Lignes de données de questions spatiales

***

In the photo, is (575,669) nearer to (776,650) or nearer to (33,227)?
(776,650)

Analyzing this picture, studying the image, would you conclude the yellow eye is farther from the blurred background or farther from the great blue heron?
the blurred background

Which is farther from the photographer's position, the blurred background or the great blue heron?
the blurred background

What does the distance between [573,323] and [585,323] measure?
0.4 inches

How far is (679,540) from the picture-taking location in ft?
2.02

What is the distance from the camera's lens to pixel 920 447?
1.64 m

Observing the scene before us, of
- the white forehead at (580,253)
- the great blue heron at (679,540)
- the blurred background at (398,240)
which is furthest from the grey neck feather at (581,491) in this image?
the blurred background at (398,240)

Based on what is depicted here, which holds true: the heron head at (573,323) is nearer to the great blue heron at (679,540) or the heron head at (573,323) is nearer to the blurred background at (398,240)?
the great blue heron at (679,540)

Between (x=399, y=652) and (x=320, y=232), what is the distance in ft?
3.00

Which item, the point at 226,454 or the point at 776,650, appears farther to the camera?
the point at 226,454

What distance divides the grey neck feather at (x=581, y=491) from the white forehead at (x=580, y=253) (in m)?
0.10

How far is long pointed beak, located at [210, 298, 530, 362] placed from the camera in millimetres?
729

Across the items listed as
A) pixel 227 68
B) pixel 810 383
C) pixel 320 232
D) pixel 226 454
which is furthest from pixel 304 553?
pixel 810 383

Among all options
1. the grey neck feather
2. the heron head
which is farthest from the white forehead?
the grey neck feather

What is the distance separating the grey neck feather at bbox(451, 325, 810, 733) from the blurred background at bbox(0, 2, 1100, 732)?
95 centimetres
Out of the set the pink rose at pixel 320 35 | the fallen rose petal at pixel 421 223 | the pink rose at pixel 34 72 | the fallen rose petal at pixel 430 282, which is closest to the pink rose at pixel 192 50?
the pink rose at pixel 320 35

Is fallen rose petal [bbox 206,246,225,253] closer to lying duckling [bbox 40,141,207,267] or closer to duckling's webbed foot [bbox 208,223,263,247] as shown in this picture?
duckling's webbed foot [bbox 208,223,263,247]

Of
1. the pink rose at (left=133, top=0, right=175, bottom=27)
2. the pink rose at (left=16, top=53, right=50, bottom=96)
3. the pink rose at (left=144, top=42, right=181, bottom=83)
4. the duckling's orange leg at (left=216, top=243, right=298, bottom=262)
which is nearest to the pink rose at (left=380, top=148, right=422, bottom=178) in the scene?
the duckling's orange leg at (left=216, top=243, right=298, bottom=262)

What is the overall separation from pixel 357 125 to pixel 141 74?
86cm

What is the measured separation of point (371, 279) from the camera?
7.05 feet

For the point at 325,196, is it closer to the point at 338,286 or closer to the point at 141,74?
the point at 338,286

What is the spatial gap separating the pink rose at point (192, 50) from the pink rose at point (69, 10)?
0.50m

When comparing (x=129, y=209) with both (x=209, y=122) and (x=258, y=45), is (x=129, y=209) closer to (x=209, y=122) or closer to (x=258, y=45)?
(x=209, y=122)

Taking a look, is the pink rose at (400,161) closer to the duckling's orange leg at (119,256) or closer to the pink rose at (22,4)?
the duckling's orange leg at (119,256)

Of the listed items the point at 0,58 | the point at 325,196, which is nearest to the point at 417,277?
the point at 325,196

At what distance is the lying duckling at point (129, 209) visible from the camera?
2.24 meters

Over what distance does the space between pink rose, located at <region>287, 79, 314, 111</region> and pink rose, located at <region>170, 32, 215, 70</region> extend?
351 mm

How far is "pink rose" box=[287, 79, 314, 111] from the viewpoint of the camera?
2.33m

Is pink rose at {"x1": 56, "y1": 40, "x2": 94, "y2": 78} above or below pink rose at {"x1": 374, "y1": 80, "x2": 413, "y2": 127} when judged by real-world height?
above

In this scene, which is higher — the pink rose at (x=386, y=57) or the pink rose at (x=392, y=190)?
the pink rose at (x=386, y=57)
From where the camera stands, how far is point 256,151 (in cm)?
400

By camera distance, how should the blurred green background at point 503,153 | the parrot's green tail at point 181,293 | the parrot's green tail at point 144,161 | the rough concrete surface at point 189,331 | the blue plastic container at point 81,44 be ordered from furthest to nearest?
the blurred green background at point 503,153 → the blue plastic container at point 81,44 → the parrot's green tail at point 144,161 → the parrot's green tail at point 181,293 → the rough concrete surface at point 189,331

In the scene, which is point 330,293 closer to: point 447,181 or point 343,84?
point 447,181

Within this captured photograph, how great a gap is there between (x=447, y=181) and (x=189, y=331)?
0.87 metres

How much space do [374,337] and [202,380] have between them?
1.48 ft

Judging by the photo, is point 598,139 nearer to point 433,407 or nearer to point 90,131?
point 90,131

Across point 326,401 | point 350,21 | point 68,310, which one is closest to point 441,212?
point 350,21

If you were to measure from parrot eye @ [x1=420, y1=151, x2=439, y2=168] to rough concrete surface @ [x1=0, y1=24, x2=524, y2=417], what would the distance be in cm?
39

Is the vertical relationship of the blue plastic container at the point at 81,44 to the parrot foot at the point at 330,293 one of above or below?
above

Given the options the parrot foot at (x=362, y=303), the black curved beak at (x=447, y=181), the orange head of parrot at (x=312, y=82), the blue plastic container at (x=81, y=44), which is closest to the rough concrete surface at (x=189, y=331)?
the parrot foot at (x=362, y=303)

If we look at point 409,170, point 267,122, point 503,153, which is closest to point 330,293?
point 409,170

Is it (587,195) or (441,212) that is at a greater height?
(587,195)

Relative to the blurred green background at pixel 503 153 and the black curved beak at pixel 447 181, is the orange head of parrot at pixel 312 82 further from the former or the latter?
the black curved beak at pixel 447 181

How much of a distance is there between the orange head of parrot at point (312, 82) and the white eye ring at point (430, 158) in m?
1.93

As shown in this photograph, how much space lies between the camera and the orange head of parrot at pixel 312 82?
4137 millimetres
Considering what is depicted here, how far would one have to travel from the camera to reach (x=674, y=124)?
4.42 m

***

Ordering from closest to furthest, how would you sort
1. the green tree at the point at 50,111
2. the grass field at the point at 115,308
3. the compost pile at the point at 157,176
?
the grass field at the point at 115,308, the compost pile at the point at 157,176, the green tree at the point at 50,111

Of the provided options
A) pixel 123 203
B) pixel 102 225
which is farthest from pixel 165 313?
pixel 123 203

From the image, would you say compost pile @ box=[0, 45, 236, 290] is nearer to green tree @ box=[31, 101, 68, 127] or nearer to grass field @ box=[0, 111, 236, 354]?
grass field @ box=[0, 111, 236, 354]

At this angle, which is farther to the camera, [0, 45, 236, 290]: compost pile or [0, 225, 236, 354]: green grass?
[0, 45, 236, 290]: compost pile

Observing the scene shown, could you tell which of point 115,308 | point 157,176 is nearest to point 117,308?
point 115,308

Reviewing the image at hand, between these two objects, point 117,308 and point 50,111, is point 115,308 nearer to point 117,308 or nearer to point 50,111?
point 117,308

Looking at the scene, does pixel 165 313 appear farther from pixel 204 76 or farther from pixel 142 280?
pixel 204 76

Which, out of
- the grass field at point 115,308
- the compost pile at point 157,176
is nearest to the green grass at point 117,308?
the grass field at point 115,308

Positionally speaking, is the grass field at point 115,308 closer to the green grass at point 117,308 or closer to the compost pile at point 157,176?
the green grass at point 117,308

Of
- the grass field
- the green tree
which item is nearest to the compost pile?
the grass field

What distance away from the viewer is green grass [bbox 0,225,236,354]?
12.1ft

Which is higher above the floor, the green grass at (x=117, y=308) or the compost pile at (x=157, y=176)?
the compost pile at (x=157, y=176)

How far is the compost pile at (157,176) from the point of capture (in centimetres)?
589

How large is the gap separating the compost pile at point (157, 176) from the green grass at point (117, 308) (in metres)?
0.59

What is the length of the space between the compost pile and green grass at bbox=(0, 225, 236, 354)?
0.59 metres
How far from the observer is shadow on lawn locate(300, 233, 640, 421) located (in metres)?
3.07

***

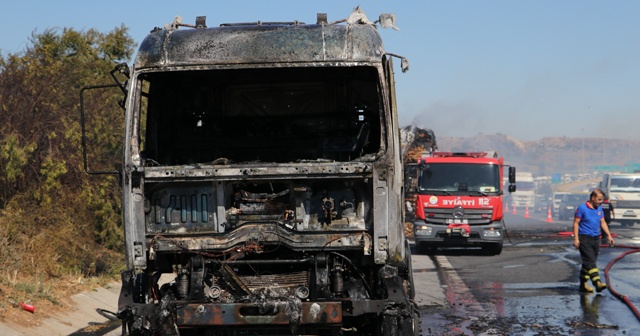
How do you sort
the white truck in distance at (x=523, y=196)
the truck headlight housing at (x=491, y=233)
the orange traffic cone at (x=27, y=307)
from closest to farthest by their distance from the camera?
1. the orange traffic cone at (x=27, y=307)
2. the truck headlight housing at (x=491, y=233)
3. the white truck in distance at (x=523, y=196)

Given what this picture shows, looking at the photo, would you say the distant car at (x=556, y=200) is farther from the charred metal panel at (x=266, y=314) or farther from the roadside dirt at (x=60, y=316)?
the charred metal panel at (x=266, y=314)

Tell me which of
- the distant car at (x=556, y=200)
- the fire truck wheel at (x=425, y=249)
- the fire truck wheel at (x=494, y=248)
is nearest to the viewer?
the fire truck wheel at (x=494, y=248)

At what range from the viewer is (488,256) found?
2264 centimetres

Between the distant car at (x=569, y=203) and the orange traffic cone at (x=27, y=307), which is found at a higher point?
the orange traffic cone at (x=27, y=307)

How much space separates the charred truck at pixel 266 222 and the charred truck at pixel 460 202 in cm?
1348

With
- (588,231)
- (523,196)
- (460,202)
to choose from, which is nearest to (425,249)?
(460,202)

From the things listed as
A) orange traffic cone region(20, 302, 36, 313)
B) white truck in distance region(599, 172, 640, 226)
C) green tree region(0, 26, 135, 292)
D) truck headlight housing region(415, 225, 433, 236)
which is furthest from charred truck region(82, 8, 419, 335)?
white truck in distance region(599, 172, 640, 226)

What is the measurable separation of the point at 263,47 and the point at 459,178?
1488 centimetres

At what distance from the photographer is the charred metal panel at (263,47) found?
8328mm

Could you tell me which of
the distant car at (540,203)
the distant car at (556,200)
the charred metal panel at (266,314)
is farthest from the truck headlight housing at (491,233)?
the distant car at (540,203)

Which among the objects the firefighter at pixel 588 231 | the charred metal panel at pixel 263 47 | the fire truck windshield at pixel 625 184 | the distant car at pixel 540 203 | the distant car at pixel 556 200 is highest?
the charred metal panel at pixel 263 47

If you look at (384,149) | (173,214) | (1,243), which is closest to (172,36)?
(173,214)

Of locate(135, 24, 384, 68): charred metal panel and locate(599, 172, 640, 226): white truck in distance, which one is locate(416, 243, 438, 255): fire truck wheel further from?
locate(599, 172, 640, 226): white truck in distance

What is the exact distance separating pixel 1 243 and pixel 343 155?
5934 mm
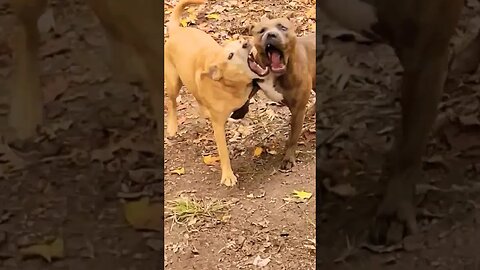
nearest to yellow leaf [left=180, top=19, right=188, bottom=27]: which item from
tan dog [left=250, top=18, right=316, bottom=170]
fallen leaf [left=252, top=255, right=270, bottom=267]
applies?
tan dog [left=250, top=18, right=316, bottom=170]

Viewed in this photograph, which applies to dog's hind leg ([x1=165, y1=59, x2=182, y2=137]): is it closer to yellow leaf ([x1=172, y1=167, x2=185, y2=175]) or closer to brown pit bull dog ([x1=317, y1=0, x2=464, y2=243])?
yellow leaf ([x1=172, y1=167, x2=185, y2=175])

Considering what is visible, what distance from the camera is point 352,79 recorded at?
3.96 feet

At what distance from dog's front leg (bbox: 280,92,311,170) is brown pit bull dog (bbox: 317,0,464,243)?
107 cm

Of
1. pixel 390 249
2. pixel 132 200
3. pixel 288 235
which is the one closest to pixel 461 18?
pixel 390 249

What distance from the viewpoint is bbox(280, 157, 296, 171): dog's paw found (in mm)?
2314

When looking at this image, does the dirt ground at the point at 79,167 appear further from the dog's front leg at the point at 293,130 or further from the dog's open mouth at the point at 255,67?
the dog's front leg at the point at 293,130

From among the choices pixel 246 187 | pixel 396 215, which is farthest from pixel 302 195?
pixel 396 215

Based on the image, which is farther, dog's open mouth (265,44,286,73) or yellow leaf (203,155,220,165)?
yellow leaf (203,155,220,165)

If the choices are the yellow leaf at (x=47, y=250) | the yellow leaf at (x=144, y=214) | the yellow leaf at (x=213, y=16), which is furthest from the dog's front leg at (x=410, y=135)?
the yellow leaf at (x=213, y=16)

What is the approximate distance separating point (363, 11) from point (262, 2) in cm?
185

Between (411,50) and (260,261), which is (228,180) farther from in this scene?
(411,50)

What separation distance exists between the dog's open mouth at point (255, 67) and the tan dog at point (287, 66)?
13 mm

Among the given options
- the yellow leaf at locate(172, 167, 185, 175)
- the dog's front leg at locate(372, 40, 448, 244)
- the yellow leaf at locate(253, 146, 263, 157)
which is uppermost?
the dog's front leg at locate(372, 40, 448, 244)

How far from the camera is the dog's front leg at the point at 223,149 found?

***

▸ **À PRODUIRE**: Mettez en tableau Markdown les lignes allant de celle qui contient "In the photo, is" jusqu'à celle qui contient "95 centimetres", toutes deux incluses, sans les lignes vides. Utilisez deux colonnes, N° pour le numéro de rang et Texte pour la ligne.

▸ **RÉPONSE**:
| N° | Texte |
|---|---|
| 1 | In the photo, is (575,669) nearer to (776,650) or nearer to (33,227)? |
| 2 | (776,650) |
| 3 | Analyzing this picture, studying the image, would you conclude the yellow eye is farther from the blurred background or farther from the great blue heron? |
| 4 | the blurred background |
| 5 | Which is farther from the photographer's position, the blurred background or the great blue heron? |
| 6 | the blurred background |
| 7 | What does the distance between [573,323] and [585,323] measure? |
| 8 | 0.4 inches |
| 9 | How far is (679,540) from the picture-taking location in ft? |
| 10 | 2.02 |
| 11 | What is the distance from the camera's lens to pixel 920 447? |
| 12 | 1.64 m |
| 13 | Observing the scene before us, of |
| 14 | - the white forehead at (580,253) |
| 15 | - the great blue heron at (679,540) |
| 16 | - the blurred background at (398,240) |
| 17 | which is furthest from the grey neck feather at (581,491) in this image? |
| 18 | the blurred background at (398,240) |
| 19 | Based on what is depicted here, which holds true: the heron head at (573,323) is nearer to the great blue heron at (679,540) or the heron head at (573,323) is nearer to the blurred background at (398,240)? |
| 20 | the great blue heron at (679,540) |
| 21 | Between (x=399, y=652) and (x=320, y=232), what is the distance in ft? |
| 22 | 3.00 |
| 23 | Which item, the point at 226,454 or the point at 776,650, appears farther to the camera? |
| 24 | the point at 226,454 |
| 25 | What distance divides the grey neck feather at (x=581, y=491) from the white forehead at (x=580, y=253) (in m)? |
| 26 | 0.10 |
| 27 | How far is long pointed beak, located at [210, 298, 530, 362] placed from the camera in millimetres? |
| 28 | 729 |
| 29 | Across the items listed as |
| 30 | A) pixel 227 68 |
| 31 | B) pixel 810 383 |
| 32 | C) pixel 320 232 |
| 33 | D) pixel 226 454 |
| 34 | which is furthest from pixel 304 553? |
| 35 | pixel 810 383 |
| 36 | Among all options |
| 37 | 1. the grey neck feather |
| 38 | 2. the heron head |
| 39 | which is farthest from the white forehead? |
| 40 | the grey neck feather |
| 41 | What is the distance separating the grey neck feather at bbox(451, 325, 810, 733) from the blurred background at bbox(0, 2, 1100, 732)? |
| 42 | 95 centimetres |